Miguel Villareal, Director of Child Nutrition for San Ramon Valley Unified School District (SRVUSD), is quick to point out that school food service staff is well-trained to handle emergencies. "We're fired up," he said. "We think of ourselves as first responders."

Miguel Villareal

With school buildings empty, food service staff has had ample room to spread out, commandeering spaces to prepare, package and distribute food while keeping a safe distance. Curb lanes normally used to pick up students have been repurposed. In San Ramon Valley, no-touch curbside meal pick up is now offered two days each week. "We're trying different approaches," said Villareal, "keeping an eye out for strategies to reduce touch points as much as we can."

Federal rules were painfully bureaucratic at the beginning of the crisis. For example, families were only allowed to pick up food for children if the children accompanied them in the car. Happily, USDA waived the requirement swiftly. "Now families can just drive up and say how many meals they need," said Villareal. "That's better and safer. We really miss the chance to interact with the kids, though."

In order to develop best practices in this new reality, Villareal said, Child Nutrition Directors have been "in contact a lot. We work miracles to source good food."

Schools and food banks are separate organizations that provide related services to many of the same families. Unlike school food services, which are government entities with permanent, trained staff, food banks are non-profit organizations that depend on donations of money, materials and volunteer labor. The leaders of these organizations often look for opportunities to collaborate — after all, hunger doesn't end when school is out of session. Especially at a time of crisis, these relationships are a critical asset.

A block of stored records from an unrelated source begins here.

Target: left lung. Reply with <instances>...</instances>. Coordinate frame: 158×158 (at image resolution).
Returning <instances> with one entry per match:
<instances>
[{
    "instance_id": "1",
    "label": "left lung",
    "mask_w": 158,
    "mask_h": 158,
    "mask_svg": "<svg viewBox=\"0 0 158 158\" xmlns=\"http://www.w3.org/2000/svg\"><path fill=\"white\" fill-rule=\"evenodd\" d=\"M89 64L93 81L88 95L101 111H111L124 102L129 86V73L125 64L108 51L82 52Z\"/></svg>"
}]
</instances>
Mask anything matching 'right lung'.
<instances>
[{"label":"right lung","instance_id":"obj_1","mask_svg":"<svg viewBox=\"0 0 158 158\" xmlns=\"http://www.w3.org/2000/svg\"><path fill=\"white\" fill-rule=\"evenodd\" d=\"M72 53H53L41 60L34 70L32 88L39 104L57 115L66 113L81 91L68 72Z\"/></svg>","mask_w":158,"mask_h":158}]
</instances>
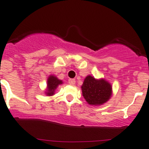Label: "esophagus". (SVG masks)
<instances>
[{
	"instance_id": "obj_1",
	"label": "esophagus",
	"mask_w": 149,
	"mask_h": 149,
	"mask_svg": "<svg viewBox=\"0 0 149 149\" xmlns=\"http://www.w3.org/2000/svg\"><path fill=\"white\" fill-rule=\"evenodd\" d=\"M68 83L70 85H74V84H76V80L73 79H70L68 80Z\"/></svg>"
}]
</instances>
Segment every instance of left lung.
I'll list each match as a JSON object with an SVG mask.
<instances>
[{"label": "left lung", "mask_w": 149, "mask_h": 149, "mask_svg": "<svg viewBox=\"0 0 149 149\" xmlns=\"http://www.w3.org/2000/svg\"><path fill=\"white\" fill-rule=\"evenodd\" d=\"M86 101L91 105H100L109 100L112 95L111 85L104 79L97 80L91 76H86L81 86Z\"/></svg>", "instance_id": "1"}]
</instances>
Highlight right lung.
Instances as JSON below:
<instances>
[{
    "label": "right lung",
    "mask_w": 149,
    "mask_h": 149,
    "mask_svg": "<svg viewBox=\"0 0 149 149\" xmlns=\"http://www.w3.org/2000/svg\"><path fill=\"white\" fill-rule=\"evenodd\" d=\"M62 81L57 79V77L54 76H50L47 79V95L52 96L54 94V91L56 89L57 87L62 84Z\"/></svg>",
    "instance_id": "1"
}]
</instances>
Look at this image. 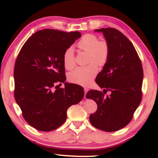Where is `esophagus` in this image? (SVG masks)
Wrapping results in <instances>:
<instances>
[{
  "label": "esophagus",
  "mask_w": 158,
  "mask_h": 158,
  "mask_svg": "<svg viewBox=\"0 0 158 158\" xmlns=\"http://www.w3.org/2000/svg\"><path fill=\"white\" fill-rule=\"evenodd\" d=\"M89 91V89H87V88H85L84 89V92H85V95H84V98H85V95H86V93H87V92Z\"/></svg>",
  "instance_id": "34e87169"
}]
</instances>
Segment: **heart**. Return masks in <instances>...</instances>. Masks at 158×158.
<instances>
[{"label":"heart","instance_id":"obj_1","mask_svg":"<svg viewBox=\"0 0 158 158\" xmlns=\"http://www.w3.org/2000/svg\"><path fill=\"white\" fill-rule=\"evenodd\" d=\"M79 49L89 53L88 61L90 63L85 67H78L69 73L68 79L74 84L84 86L91 84L98 72V67L95 62L102 65L107 60L109 55V47L105 40H98V37L93 34H86L81 37L77 43ZM63 61L65 68L73 69L75 65L73 49L69 47L64 52ZM92 63H91V62Z\"/></svg>","mask_w":158,"mask_h":158}]
</instances>
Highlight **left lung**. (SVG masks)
<instances>
[{
    "instance_id": "obj_1",
    "label": "left lung",
    "mask_w": 158,
    "mask_h": 158,
    "mask_svg": "<svg viewBox=\"0 0 158 158\" xmlns=\"http://www.w3.org/2000/svg\"><path fill=\"white\" fill-rule=\"evenodd\" d=\"M95 32L103 33L109 47V55L95 81L103 93L90 90L85 98L92 99L98 110L89 117L95 127L106 132L123 128L132 118L141 100L143 73L137 51L121 32L112 28ZM110 92L109 96L103 93Z\"/></svg>"
}]
</instances>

Thinking Beyond the Crisis

California's state funding for school meals is small in comparison to federal funding. Just prior to the pandemic, with California's budget booming, Governor Newsom's budget proposal for 2020-21 included, for the first time, substantial state funding for school meal programs. The proposal, spearheaded by the state's First Partner Jennifer Siebel Newsom, would have boosted school nutrition funding by perhaps 40%, dramatically changing the amount of money available to make school meals healthy and appealing.

The governor's proposal, if eventually enacted, would also change the politics of school meals. At present, states have relatively little influence over school nutrition. Newsom's proposal aims to change that, for example by including a significant farm-to-school grant program to add more produce to the menu.

School food services are usually easy to take for granted. This crisis provides an opportunity to appreciate their importance, and perhaps to imagine a better future.

Thanks to Miguel Villareal and the staff at SRVUSD for photos used in this post.